**Written instruction:** Beginning with the line where "What is the measured" appears, restate the lines word for word through the last one in the listing.

**Dataset rows:**
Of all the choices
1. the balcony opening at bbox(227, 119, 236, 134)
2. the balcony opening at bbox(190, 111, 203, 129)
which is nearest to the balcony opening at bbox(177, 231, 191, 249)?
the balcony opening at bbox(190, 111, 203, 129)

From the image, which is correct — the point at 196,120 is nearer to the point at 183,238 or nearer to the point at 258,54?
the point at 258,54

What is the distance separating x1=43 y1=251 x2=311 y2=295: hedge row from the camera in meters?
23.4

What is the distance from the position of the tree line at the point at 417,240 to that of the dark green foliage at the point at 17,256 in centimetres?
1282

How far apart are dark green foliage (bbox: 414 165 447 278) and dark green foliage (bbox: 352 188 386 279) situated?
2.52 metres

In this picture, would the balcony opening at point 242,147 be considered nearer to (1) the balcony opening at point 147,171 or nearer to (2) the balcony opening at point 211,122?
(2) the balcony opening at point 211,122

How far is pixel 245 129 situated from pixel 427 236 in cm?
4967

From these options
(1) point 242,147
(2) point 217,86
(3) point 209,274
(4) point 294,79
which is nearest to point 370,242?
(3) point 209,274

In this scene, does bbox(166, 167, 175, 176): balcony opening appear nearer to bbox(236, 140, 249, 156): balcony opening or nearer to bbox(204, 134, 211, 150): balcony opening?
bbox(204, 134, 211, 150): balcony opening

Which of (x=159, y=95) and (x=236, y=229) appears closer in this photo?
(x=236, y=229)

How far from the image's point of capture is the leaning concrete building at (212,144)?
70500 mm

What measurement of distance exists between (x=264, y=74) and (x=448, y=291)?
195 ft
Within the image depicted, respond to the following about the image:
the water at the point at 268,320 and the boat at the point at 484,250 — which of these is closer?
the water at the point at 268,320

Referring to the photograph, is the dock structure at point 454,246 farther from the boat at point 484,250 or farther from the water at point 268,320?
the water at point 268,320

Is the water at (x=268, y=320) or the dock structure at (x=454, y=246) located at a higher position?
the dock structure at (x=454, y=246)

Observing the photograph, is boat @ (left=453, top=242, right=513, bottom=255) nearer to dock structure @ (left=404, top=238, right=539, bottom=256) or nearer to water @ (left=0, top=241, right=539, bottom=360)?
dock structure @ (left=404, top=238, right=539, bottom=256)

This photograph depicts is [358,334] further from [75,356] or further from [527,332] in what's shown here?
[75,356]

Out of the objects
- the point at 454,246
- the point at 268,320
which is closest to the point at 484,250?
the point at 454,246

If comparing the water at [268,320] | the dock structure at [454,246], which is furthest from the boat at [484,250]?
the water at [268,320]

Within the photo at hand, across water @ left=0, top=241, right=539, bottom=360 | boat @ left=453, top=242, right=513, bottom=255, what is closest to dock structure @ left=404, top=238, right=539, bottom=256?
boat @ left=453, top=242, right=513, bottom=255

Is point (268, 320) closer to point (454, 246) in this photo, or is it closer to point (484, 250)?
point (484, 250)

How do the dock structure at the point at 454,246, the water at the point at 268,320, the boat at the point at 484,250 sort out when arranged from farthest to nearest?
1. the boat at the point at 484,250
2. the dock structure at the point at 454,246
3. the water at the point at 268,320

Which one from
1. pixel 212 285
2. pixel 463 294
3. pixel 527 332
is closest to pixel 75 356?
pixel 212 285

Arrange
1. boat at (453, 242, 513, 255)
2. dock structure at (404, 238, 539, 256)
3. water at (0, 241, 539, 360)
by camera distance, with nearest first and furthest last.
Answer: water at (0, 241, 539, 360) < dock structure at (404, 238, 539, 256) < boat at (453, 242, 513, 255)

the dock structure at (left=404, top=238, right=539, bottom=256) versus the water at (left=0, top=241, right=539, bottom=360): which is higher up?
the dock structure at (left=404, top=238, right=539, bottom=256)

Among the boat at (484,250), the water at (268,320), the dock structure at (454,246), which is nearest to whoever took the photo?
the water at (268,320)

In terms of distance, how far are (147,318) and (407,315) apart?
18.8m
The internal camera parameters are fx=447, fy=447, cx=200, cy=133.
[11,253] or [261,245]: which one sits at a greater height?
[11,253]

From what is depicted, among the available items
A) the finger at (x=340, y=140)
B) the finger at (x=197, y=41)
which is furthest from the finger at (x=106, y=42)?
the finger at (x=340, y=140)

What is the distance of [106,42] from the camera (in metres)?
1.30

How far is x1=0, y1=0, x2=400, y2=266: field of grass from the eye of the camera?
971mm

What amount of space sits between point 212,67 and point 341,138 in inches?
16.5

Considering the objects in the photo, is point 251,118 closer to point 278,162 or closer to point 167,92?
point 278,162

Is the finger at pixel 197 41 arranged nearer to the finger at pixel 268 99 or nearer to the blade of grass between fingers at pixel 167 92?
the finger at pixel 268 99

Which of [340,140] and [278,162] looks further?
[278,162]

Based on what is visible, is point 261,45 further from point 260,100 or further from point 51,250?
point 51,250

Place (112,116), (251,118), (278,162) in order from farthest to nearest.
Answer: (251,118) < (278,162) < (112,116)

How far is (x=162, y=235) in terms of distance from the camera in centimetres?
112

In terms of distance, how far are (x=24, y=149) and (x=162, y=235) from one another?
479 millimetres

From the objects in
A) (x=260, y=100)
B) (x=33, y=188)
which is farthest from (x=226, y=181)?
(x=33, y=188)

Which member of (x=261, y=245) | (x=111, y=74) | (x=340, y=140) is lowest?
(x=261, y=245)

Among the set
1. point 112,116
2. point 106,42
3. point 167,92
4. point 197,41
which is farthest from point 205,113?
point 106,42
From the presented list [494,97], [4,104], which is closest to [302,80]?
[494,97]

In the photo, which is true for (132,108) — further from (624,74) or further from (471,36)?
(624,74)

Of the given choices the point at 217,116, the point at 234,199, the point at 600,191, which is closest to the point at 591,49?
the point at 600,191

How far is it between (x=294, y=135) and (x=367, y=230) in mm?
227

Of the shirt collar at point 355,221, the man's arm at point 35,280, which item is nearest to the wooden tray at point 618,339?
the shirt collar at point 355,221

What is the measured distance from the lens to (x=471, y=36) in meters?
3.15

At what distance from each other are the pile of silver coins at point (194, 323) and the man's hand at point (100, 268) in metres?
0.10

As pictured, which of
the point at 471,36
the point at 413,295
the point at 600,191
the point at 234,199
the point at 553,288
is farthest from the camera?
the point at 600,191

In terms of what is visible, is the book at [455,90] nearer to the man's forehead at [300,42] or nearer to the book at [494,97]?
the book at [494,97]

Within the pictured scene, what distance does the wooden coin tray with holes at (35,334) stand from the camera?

**Problem solution:**
What is the measured distance from the lens to (x=471, y=36) in meters?
3.15

At what distance from each other are the pile of silver coins at point (194, 323) and the man's hand at point (100, 268) in metres?
0.10

As pictured, which of
the point at 471,36
the point at 413,295
the point at 600,191
the point at 234,199
the point at 553,288
is farthest from the camera?
the point at 600,191

In terms of what is visible, is the book at [455,90] nearer to the man's forehead at [300,42] or nearer to the book at [494,97]?
the book at [494,97]

Within the pictured scene, what distance does the wooden coin tray with holes at (35,334) stand from the camera?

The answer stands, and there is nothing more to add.